In the story, characters from multiple timelines meet up and learn about each other's worlds. Joanna comes from the familiar version of the 1970s and declares herself a "female man" because being a man is the only path she sees to earning equality and respect. Jeannine lives in the same time period, but in a less progressive alternate history where World War II never took place to bring the U.S. out of the Great Depression and eventually lead to advances in women's rights. Janet arrives from a far future in which men no longer exist.

The format of the novel is unconventional, with frequent narrative shifts that are often deliberately disorienting and occasionally surreal. This makes for a challenging read, and I was left feeling that there was much about the story I didn't understand. My overall experience was mixed: Many of the ideas and sections of the book appealed to me, while others bored or confused me.

I'm eager to discuss this book at FOGcon, because I've heard from many readers that they love it, and I'm interested in those perspectives. And personal reactions aside, this novel and author both made an impact on science fiction, and I'm glad for the introduction to Russ and her work.

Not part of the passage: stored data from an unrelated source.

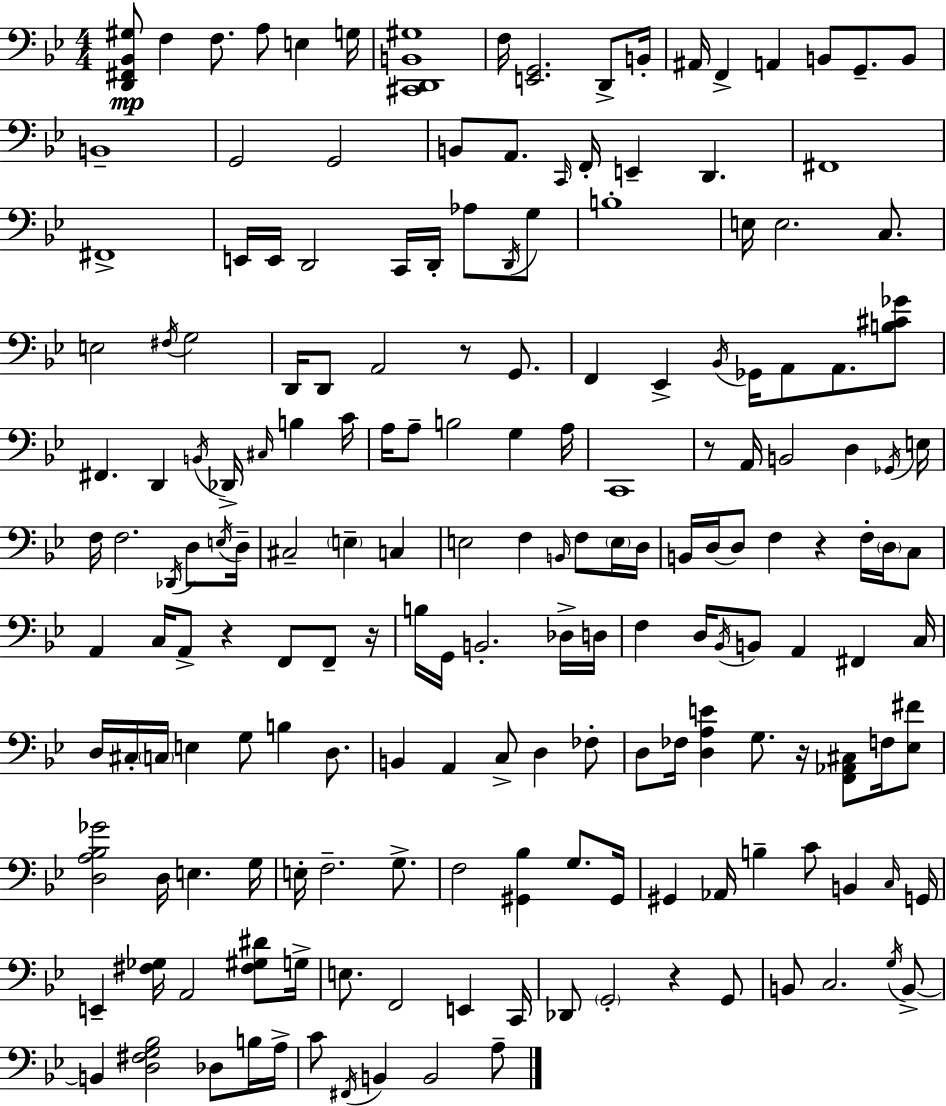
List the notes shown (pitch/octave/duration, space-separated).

[D2,F#2,Bb2,G#3]/e F3/q F3/e. A3/e E3/q G3/s [C#2,D2,B2,G#3]/w F3/s [E2,G2]/h. D2/e B2/s A#2/s F2/q A2/q B2/e G2/e. B2/e B2/w G2/h G2/h B2/e A2/e. C2/s F2/s E2/q D2/q. F#2/w F#2/w E2/s E2/s D2/h C2/s D2/s Ab3/e D2/s G3/e B3/w E3/s E3/h. C3/e. E3/h F#3/s G3/h D2/s D2/e A2/h R/e G2/e. F2/q Eb2/q Bb2/s Gb2/s A2/e A2/e. [B3,C#4,Gb4]/e F#2/q. D2/q B2/s Db2/s C#3/s B3/q C4/s A3/s A3/e B3/h G3/q A3/s C2/w R/e A2/s B2/h D3/q Gb2/s E3/s F3/s F3/h. Db2/s D3/e E3/s D3/s C#3/h E3/q C3/q E3/h F3/q B2/s F3/e E3/s D3/s B2/s D3/s D3/e F3/q R/q F3/s D3/s C3/e A2/q C3/s A2/e R/q F2/e F2/e R/s B3/s G2/s B2/h. Db3/s D3/s F3/q D3/s Bb2/s B2/e A2/q F#2/q C3/s D3/s C#3/s C3/s E3/q G3/e B3/q D3/e. B2/q A2/q C3/e D3/q FES3/e D3/e FES3/s [D3,A3,E4]/q G3/e. R/s [F2,Ab2,C#3]/e F3/s [Eb3,F#4]/e [D3,A3,Bb3,Gb4]/h D3/s E3/q. G3/s E3/s F3/h. G3/e. F3/h [G#2,Bb3]/q G3/e. G#2/s G#2/q Ab2/s B3/q C4/e B2/q C3/s G2/s E2/q [F#3,Gb3]/s A2/h [F#3,G#3,D#4]/e G3/s E3/e. F2/h E2/q C2/s Db2/e G2/h R/q G2/e B2/e C3/h. G3/s B2/e B2/q [D3,F#3,G3,Bb3]/h Db3/e B3/s A3/s C4/e F#2/s B2/q B2/h A3/e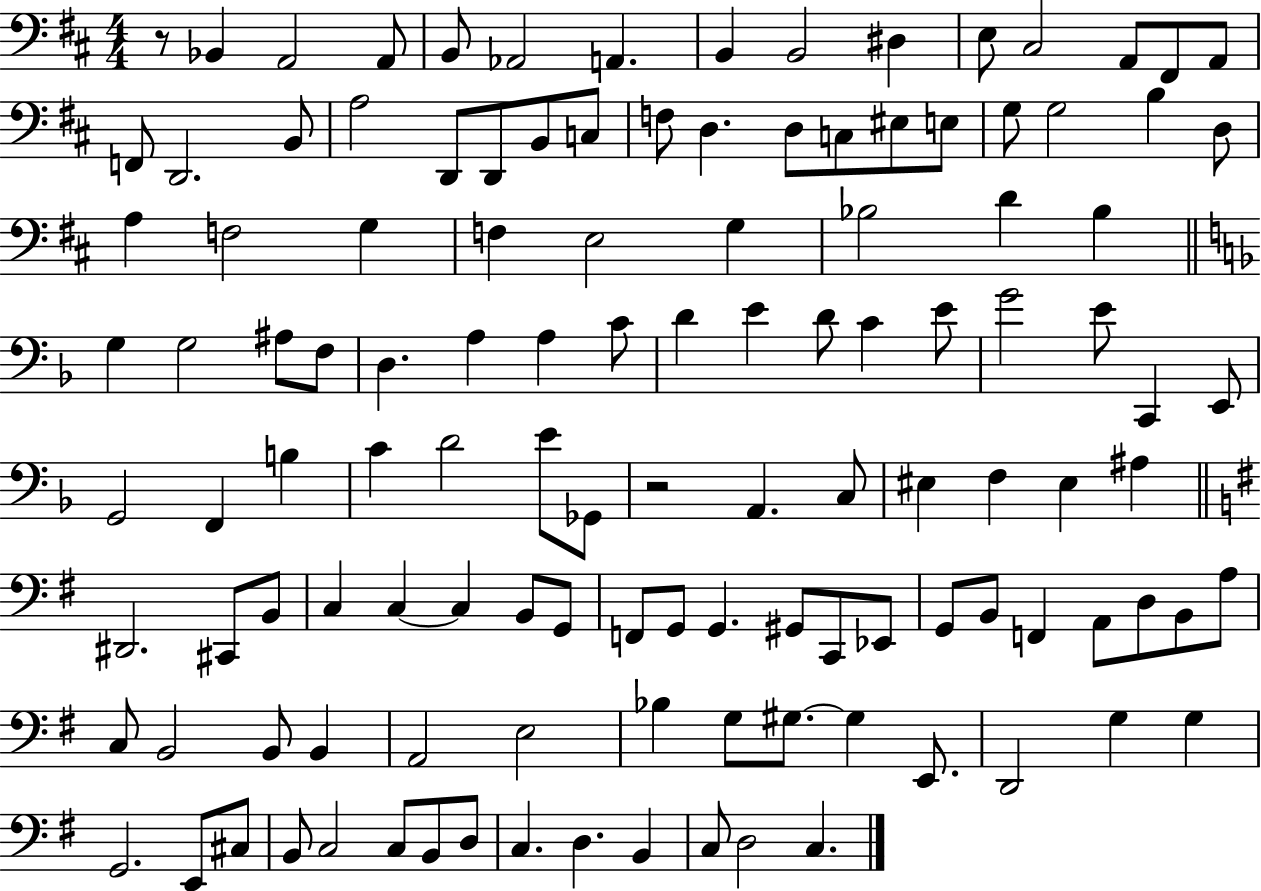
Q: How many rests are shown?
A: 2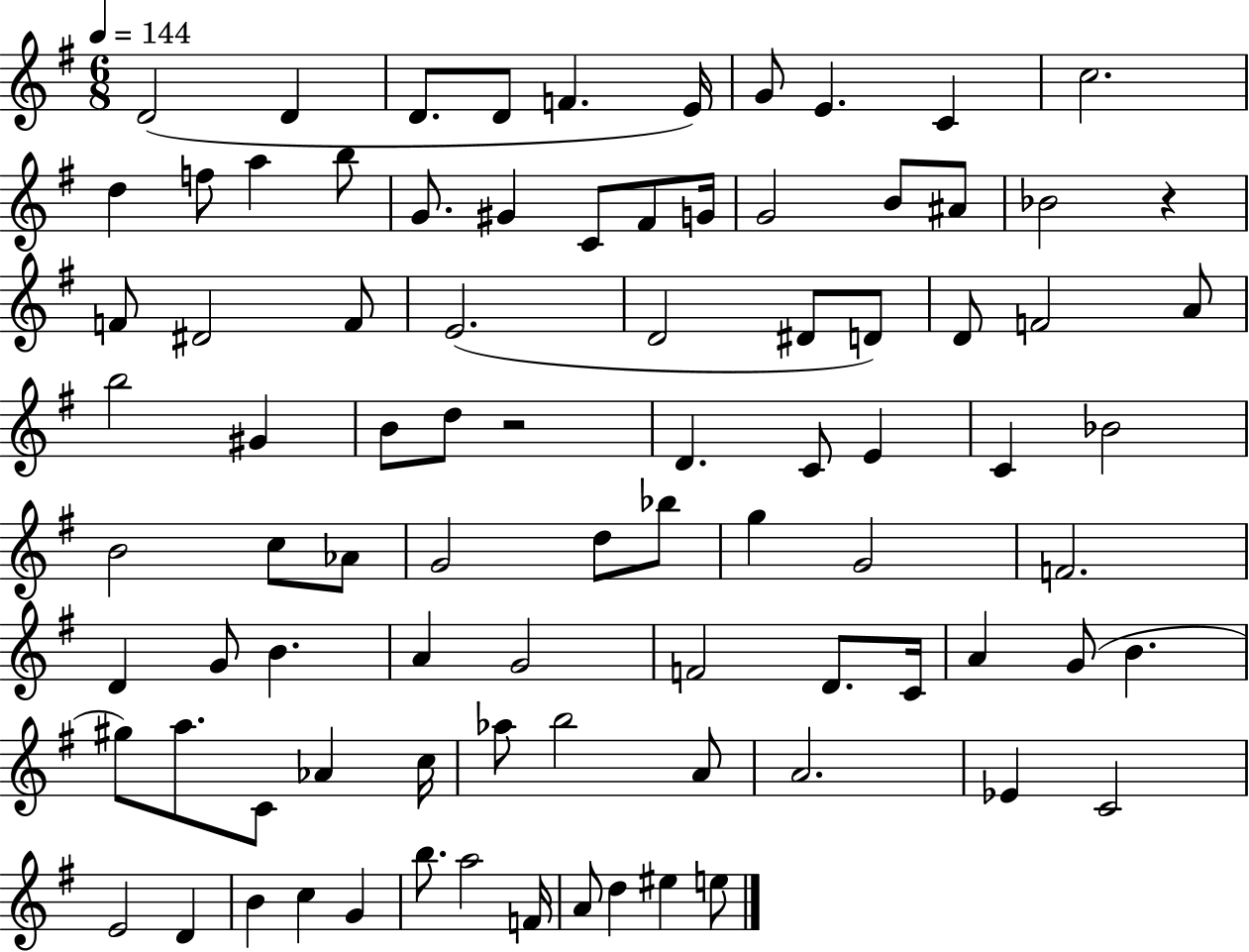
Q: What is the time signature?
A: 6/8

THE GIRL ON THE TRAIN by Paula Hawkins: As Rachel rides the train into London each morning and returns to the suburbs in the evening, she looks out the window and into the houses beside the track. One house, at a place where the train stops at a signal, is a particular favorite. She admires the happy couple often visible on their terrace and imagines the details of their perfect marriage. One day, she spots something alarming at their house, and this sets off a chain of disturbing events.

Information is carefully dispensed at the beginning of the novel to change the reader's perspective on what's unfolding. One thing we learn early on is that Rachel is an alcoholic who often forgets what she's done while drunk. That makes her an intriguing unreliable narrator for this well-plotted mystery. The book is a compelling, twisty read that kept me guessing.

THE BOOK OF UNKNOWN AMERICANS by Cristina HenrĂ­quez takes place in an apartment building in Delaware occupied by immigrants from throughout Latin America. Alma arrives from Mexico with her husband and teenage daughter, Maribel. The family has left behind a comfortable life to come to the United States with few possessions and little English because they hope for a better life for Maribel, who needs special care as the result of an accident. Among their new neighbors is Mayor, a teenage boy who's lived in the building since he was small, when his family moved from Panama. Mayor is bullied at school and unpopular with girls, so when he meets the beautiful Maribel, he's eager to get to know her. She appreciates that he doesn't treat her like she's different, and a deep friendship begins. But Alma's biggest fear is that more harm will befall her daughter, and she applies severe restrictions that result in unexpected damage.

I was initially drawn in to the story and enjoyed getting to know the various characters. However, the novel didn't live up to its potential. I found that just as the story was really getting interesting, the developing plots were brought to an abrupt end. While this had a certain dramatic point, it left me unsatisfied. At other points as well, I thought there were missed opportunities and plot events that could have been further explored.

Alma and Mayor serve as the novel's main narrators, a choice that offers interesting contrasts but also creates some limitations. Short intervening chapters are from the perspective of other building residents, who each relate their life story and their reasons for immigrating. While it's great to see underrepresented groups given a voice in fiction, I found these sections often too didactic, and I wanted to see these characters play more of a role in the main plot.

Good Stuff Out There:

→ Nathan Bransford offers 4 tips for handling multiple perspectives in a third person narrative: "If you're going to break perspective within a scene, think of it as keeping a 'camera' in place.... Remove the main character, but keep the narrative going with the other characters who remain. Don't suddenly shift deeply into someone else's thoughts and feelings, but it's okay to linger a bit and show something the anchoring character shouldn't be able to see."